_Exercise details_:
Your copy should match the entries exactly, with the pictures left out.

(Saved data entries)
[Start of section]

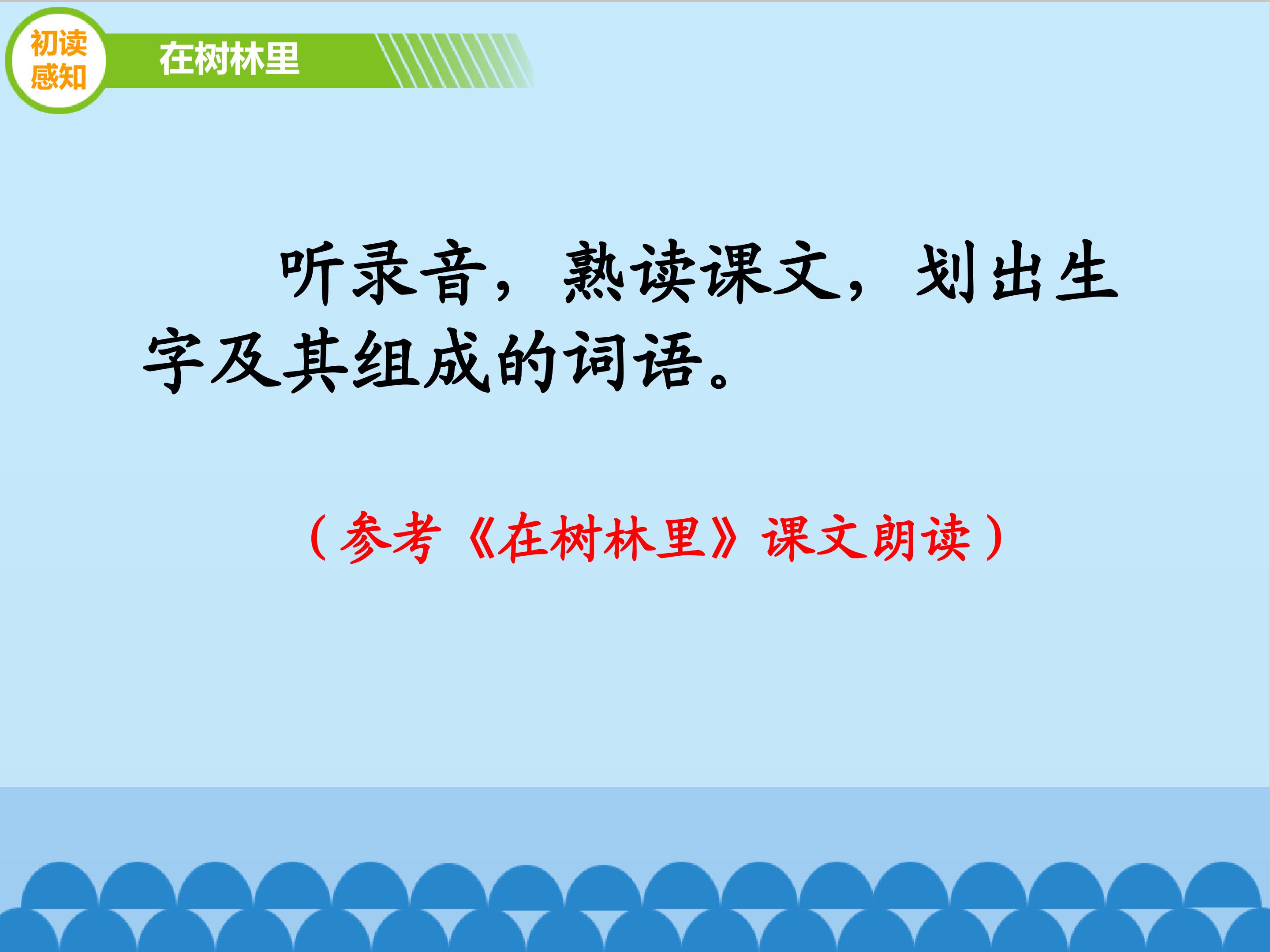 初读感知

在树林里

听录音，熟读课文，划出生字及其组成的词语。

（参考《在树林里》课文朗读）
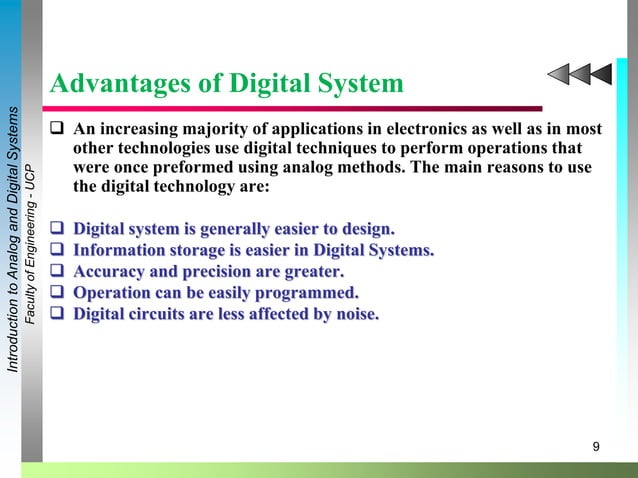 Introduction to Analog and Digital Systems
Faculty of Engineering - UCP

Advantages of Digital System

❑ An increasing majority of applications in electronics as well as in most other technologies use digital techniques to perform operations that were once preformed using analog methods. The main reasons to use the digital technology are:

❑ Digital system is generally easier to design.
❑ Information storage is easier in Digital Systems.
❑ Accuracy and precision are greater.
❑ Operation can be easily programmed.
❑ Digital circuits are less affected by noise.

9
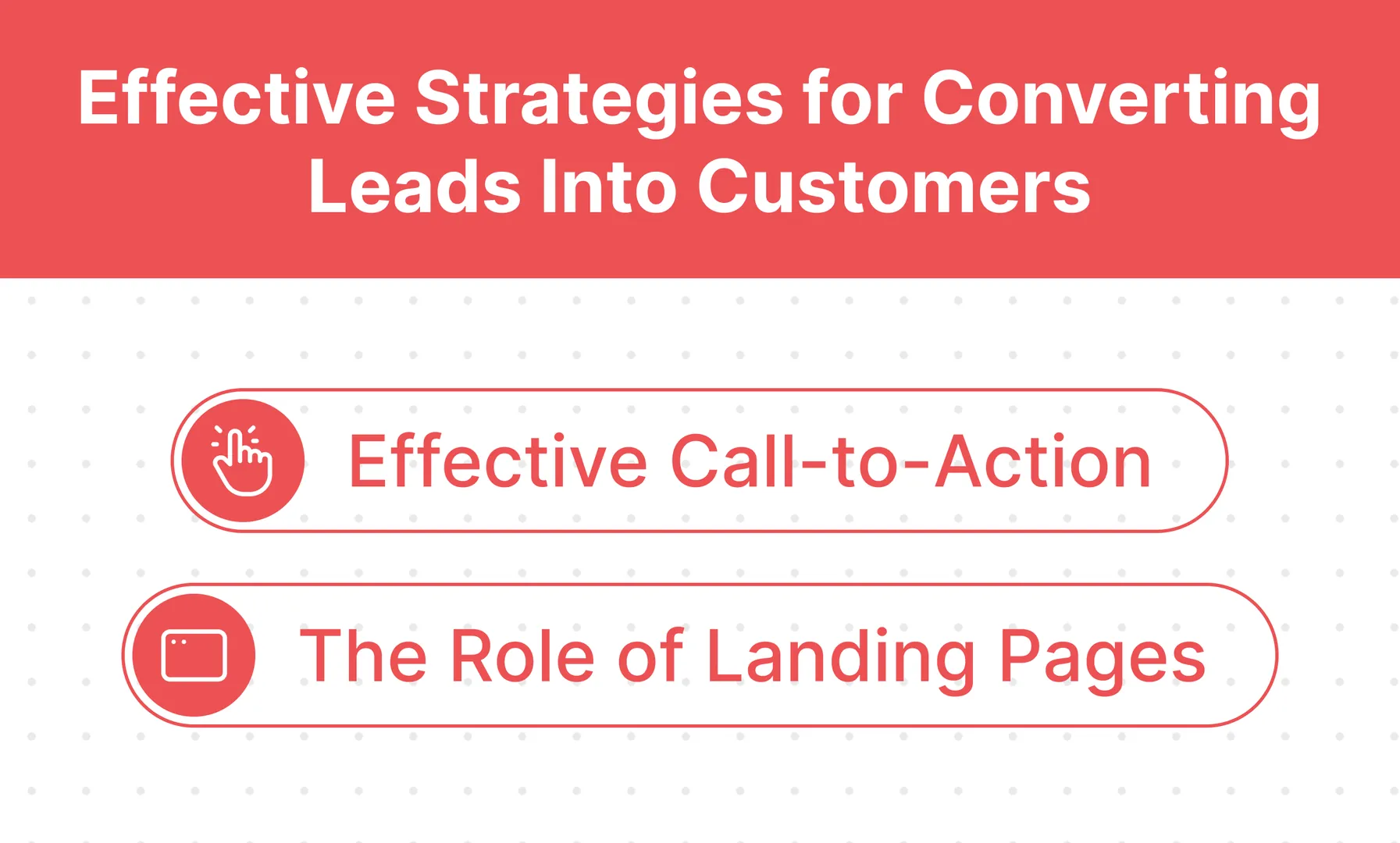 Effective Strategies for Converting Leads Into Customers

Effective Call-to-Action

The Role of Landing Pages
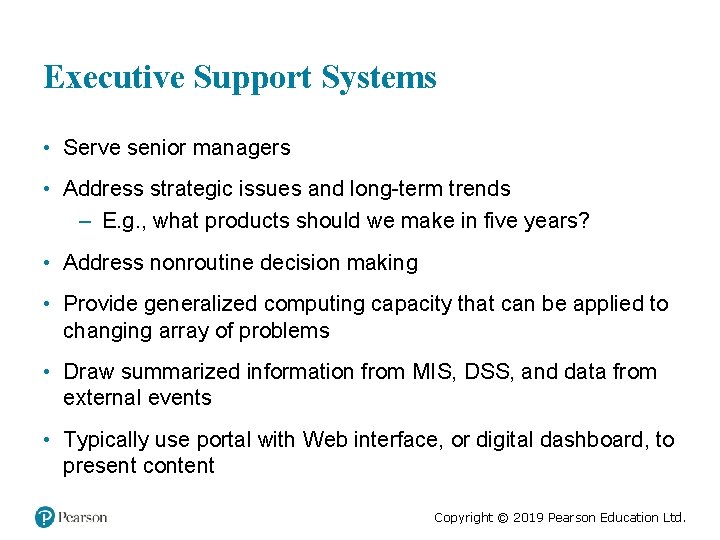 Executive Support Systems

• Serve senior managers

• Address strategic issues and long-term trends
– E.g., what products should we make in five years?

• Address nonroutine decision making

• Provide generalized computing capacity that can be applied to changing array of problems

• Draw summarized information from MIS, DSS, and data from external events

• Typically use portal with Web interface, or digital dashboard, to present content

Pearson

Copyright © 2019 Pearson Education Ltd.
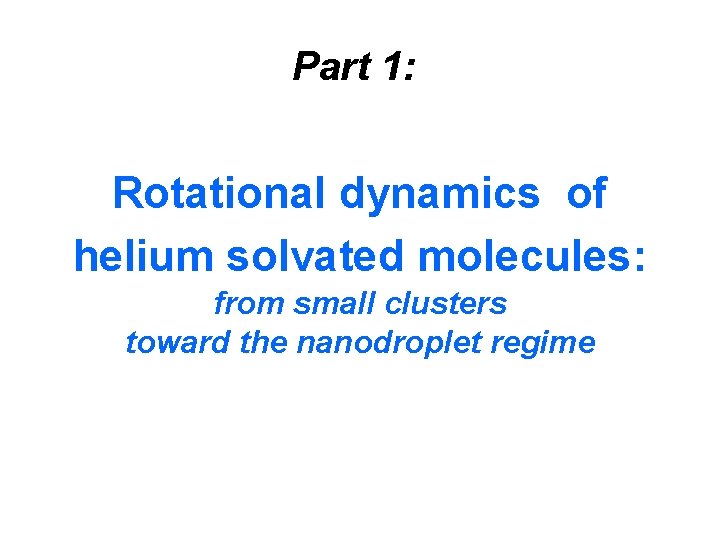 Part 1:

Rotational dynamics of helium solvated molecules:
from small clusters toward the nanodroplet regime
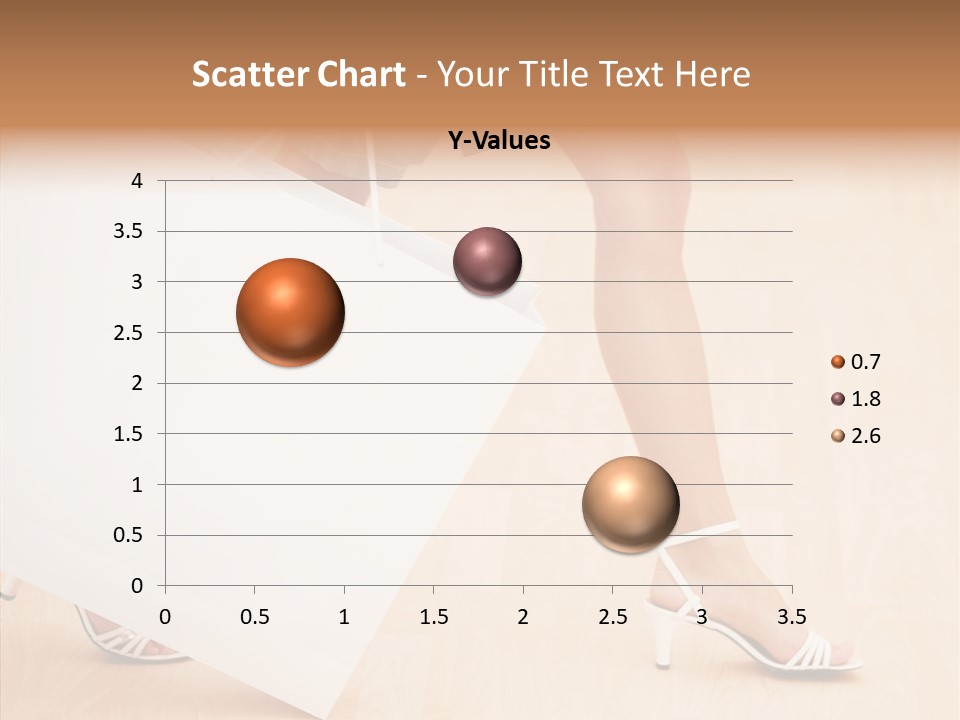 Scatter Chart - Your Title Text Here

Y-Values

4
3.5
3
2.5
2
1.5
1
0.5
0

0 0.5 1 1.5 2 2.5 3 3.5

0.7
1.8
2.6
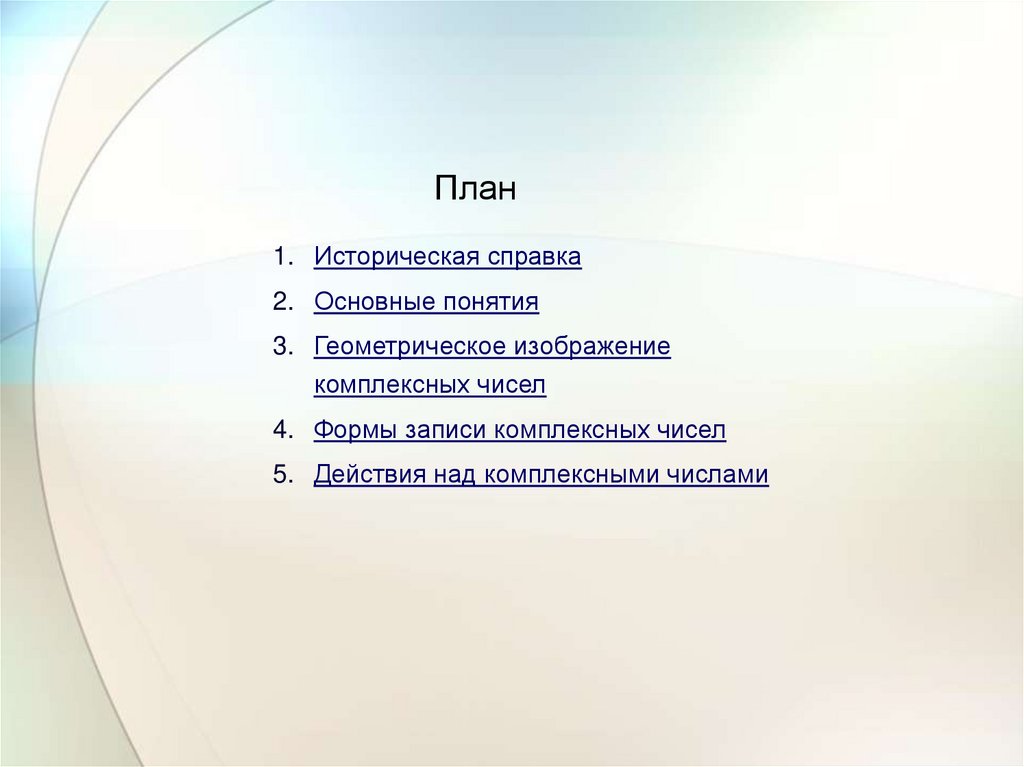 План

1. Историческая справка
2. Основные понятия
3. Геометрическое изображение комплексных чисел
4. Формы записи комплексных чисел
5. Действия над комплексными числами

[End of section]

_Final answer_:
 初读感知

在树林里

听录音，熟读课文，划出生字及其组成的词语。

（参考《在树林里》课文朗读）
 Introduction to Analog and Digital Systems
Faculty of Engineering - UCP

Advantages of Digital System

❑ An increasing majority of applications in electronics as well as in most other technologies use digital techniques to perform operations that were once preformed using analog methods. The main reasons to use the digital technology are:

❑ Digital system is generally easier to design.
❑ Information storage is easier in Digital Systems.
❑ Accuracy and precision are greater.
❑ Operation can be easily programmed.
❑ Digital circuits are less affected by noise.

9
 Effective Strategies for Converting Leads Into Customers

Effective Call-to-Action

The Role of Landing Pages
 Executive Support Systems

• Serve senior managers

• Address strategic issues and long-term trends
– E.g., what products should we make in five years?

• Address nonroutine decision making

• Provide generalized computing capacity that can be applied to changing array of problems

• Draw summarized information from MIS, DSS, and data from external events

• Typically use portal with Web interface, or digital dashboard, to present content

Pearson

Copyright © 2019 Pearson Education Ltd.
 Part 1:

Rotational dynamics of helium solvated molecules:
from small clusters toward the nanodroplet regime
 Scatter Chart - Your Title Text Here

Y-Values

4
3.5
3
2.5
2
1.5
1
0.5
0

0 0.5 1 1.5 2 2.5 3 3.5

0.7
1.8
2.6
 План

1. Историческая справка
2. Основные понятия
3. Геометрическое изображение комплексных чисел
4. Формы записи комплексных чисел
5. Действия над комплексными числами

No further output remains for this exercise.